Covid Commute

The global pandemic has severely reduced peoples’ mobility world-wide, as regional and national lock-downs and stay-at-home orders have gone into effect. In this post, I’ll animate the impact that covid-19 has had on my daily commute/movements using my Google Location History data. Because I’m lucky enough to have a job that enabled me to work from home, and because my employer was proactive in putting us on work-from-home, I haven’t really been moving around much since mid March. As a result, the animation will get pretty boring around that point. 🙂

Although there are many great utilities for plotting location data in Python, such as Folium (which uses Leaflet), I decided that I would rather stick to matplotlib based graphics to handle the animations. To make the plots more interesting, I will plot some shapefiles relevant to my commute/non-commute using GeoPandas.

If you’re not interested in the sausage-making process, and would rather just see the end result, you can click here to jump straight to the animation.

The notebook for this post can be obtained here. None of the datasets used in this notebook are provided.

Importing the map data

from IPython.display import HTML
import tarfile
import json

import matplotlib.pyplot as plt
from matplotlib import animation
from matplotlib.textpath import TextToPath
from matplotlib.font_manager import FontProperties

import pandas as pd
import geopandas as gpd
import numpy as np
from datetime import datetime, date, timedelta
from multiprocessing import Pool

import sys, os

data_dir = os.path.join(os.path.expanduser('~'), 'Dropbox', 
                        'Projects', '20200424_PlottingCommutes')
sys.path.append(data_dir)

The following file contains the latitude and longitude of my home and work, which are saved in separate 2-dimensional arrays.

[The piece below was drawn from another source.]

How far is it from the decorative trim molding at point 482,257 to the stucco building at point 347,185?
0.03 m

# My home and work location
from mydata import home_location, work_location

Next we import some Illinois datasets that we’ll plot alongside my commute data. Specifically, we’ll plot highways, Metra lines, and Illinois’ counties.

Data were obtained from the following sources:

Illinois counties were obtained from the Illinois Geospatial Data Clearinghouse.
Metra lines were obtained from data.gov.
Illinois roads were obtained from the Illinois Department of Transportation’s data portal, with data exported for 2019. In our plotting, we will only retain Cook/Lake county roads which are flagged as National Highway System roads.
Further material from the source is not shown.